Since 27 July 2018, the new trams cross the long bridge Rout Breck / Ponte Rouge across the valley and reach the edge of the upper town after a further three stops. The current terminus is located at the Staereplaz / Place de l’Etoile. Further construction work has started in order to connect the city center and the main station by 2020. Further extensions are planned at both ends of the line: From Luxexpo to the airport Findel and from the main station to Cloche d’Or in the southwest. Finally, the total length of the light rail line will be 16 km.

High acceptance of the new light rail

The Luxembourgers are convinced of the success of their new trams, and the occupancy is quite high – even before reaching the city center. A total of 17,000 passengers per working day are transported on the first short stretch of route on the Kirchberg. This is almost twice as much as previously expected. The seven-car, 42-meter Urbos-type trams are characterized by their modern, exterior-style design. The interior design is strikingly colourful and equipped with several interesting design features.

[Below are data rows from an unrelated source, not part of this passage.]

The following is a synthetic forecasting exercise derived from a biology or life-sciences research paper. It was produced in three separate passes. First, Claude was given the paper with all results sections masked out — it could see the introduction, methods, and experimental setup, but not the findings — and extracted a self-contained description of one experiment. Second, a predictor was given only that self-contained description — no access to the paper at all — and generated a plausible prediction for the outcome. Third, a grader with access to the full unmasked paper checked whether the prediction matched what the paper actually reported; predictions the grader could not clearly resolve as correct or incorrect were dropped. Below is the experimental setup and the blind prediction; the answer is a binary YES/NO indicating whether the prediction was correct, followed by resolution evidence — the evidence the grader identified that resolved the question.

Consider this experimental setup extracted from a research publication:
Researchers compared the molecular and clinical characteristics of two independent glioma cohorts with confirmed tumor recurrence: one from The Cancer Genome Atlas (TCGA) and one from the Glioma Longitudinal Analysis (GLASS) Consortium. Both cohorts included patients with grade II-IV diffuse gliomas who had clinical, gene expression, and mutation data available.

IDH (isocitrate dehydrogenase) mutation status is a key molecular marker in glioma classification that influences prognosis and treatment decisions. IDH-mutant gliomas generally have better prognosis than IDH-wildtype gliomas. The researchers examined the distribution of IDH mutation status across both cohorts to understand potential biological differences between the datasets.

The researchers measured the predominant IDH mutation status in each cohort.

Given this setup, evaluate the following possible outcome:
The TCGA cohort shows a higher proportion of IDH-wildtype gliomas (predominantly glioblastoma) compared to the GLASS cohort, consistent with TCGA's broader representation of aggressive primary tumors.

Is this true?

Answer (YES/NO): NO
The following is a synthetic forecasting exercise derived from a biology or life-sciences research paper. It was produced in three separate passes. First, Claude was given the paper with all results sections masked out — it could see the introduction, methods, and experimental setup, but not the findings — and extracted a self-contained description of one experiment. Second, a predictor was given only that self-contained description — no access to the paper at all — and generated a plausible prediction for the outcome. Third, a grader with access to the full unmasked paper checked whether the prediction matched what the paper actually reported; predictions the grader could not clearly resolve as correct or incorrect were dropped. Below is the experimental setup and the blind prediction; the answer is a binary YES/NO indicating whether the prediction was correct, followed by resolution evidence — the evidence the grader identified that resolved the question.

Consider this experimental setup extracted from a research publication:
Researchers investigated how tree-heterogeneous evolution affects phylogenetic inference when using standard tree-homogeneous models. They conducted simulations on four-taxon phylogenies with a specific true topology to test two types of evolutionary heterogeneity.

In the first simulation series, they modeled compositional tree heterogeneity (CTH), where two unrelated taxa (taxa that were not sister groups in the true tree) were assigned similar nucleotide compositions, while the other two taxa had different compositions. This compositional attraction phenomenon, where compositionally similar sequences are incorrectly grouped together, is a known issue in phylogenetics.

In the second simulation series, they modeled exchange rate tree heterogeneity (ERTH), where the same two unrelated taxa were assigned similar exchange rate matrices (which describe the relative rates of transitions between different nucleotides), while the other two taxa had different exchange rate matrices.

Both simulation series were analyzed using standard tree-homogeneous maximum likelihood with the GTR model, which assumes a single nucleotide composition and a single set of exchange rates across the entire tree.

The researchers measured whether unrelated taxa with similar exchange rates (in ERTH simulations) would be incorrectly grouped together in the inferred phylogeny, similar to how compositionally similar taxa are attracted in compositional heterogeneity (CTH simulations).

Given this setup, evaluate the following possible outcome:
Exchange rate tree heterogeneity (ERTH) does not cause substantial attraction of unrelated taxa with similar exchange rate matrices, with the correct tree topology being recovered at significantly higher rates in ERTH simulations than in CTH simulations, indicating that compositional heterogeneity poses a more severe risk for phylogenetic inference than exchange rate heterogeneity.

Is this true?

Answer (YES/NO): NO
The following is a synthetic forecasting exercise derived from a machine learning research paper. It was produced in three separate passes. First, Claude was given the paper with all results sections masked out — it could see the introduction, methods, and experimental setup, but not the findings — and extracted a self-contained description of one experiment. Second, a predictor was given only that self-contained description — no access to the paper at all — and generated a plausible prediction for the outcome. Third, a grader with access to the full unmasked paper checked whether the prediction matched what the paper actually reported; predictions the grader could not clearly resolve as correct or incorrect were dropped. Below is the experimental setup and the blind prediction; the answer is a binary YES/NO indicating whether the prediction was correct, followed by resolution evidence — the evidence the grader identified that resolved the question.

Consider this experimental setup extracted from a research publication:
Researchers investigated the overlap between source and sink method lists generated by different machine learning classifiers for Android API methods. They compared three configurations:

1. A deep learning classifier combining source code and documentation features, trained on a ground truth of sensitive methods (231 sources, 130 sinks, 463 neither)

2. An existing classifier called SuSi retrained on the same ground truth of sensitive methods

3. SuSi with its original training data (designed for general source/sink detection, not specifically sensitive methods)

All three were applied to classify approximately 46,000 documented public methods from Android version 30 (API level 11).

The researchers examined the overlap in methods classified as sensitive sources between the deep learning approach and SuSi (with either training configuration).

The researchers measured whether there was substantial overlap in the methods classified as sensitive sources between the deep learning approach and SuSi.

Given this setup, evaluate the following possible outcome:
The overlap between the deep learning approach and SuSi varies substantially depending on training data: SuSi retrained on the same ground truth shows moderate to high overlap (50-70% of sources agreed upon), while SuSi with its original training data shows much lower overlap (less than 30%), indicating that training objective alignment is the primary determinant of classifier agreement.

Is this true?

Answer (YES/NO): NO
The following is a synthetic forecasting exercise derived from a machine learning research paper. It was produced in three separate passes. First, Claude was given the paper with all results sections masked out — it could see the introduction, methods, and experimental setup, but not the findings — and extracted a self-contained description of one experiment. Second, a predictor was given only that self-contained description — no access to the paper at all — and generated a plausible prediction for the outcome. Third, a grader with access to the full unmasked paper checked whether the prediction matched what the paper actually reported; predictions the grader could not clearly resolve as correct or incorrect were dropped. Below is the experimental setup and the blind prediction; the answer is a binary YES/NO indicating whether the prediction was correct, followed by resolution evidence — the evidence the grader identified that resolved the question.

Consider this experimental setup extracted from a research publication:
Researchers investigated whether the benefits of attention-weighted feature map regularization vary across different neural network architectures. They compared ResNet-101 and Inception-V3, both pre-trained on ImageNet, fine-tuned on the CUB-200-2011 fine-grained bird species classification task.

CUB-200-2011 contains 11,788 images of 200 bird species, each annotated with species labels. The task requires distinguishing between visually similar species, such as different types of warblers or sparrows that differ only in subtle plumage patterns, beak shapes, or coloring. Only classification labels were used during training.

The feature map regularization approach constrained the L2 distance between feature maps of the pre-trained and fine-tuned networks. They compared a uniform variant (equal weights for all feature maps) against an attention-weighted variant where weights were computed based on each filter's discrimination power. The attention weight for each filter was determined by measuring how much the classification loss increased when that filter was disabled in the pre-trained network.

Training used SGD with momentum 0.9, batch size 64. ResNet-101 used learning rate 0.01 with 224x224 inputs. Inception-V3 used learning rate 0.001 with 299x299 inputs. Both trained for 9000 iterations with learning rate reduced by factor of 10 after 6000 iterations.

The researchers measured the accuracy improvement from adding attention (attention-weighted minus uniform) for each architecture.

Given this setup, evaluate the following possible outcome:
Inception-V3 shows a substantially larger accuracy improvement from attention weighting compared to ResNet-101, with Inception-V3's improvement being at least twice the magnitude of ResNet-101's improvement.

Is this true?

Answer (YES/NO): NO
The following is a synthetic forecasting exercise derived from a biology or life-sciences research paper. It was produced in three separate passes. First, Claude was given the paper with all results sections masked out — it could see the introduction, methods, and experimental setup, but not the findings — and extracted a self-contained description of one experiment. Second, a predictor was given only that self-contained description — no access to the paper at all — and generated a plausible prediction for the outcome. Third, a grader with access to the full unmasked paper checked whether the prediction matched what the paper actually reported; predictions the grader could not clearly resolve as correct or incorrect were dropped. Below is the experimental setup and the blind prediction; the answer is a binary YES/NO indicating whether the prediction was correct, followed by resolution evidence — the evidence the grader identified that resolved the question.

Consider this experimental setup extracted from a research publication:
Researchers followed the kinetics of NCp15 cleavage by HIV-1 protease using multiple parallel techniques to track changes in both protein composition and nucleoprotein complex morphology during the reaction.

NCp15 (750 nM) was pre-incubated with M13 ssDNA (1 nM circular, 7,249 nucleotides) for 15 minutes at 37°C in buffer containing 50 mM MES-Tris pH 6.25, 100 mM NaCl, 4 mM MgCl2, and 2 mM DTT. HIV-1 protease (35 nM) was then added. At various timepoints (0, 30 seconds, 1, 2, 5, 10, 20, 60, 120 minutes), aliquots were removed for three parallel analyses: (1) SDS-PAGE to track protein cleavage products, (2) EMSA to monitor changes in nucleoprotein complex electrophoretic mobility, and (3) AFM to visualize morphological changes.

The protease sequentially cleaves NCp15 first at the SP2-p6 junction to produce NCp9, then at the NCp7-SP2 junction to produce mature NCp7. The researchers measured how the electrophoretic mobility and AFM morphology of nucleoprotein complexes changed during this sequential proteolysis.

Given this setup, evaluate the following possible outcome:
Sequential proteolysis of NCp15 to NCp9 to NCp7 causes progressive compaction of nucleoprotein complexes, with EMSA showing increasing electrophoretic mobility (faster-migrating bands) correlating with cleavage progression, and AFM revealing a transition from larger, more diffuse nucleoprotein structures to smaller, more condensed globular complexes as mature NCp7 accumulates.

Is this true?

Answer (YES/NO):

The integrated track is mostly covered with grass and fits well into the modern international district and it will do as well in other parts of the city. From Pafendall, the trams operate to the center without overhead line on a 3.6 km stretch, being powered by on-board supercaps which are recharged on the part of the route which has catenary. The catenary-free design will certainly increase the acceptance of the rail infrastructure especially on sections such as the Av. Liberté in the center.

After the final commissioning of the complete light rail line, the route of the existing bus line 16 will be altered. But even then, double-articulated buses with their high passenger capacity will certainly find a useful application on other lines – and their use will be for free of charge as with all public transport in Luxembourg in the near future!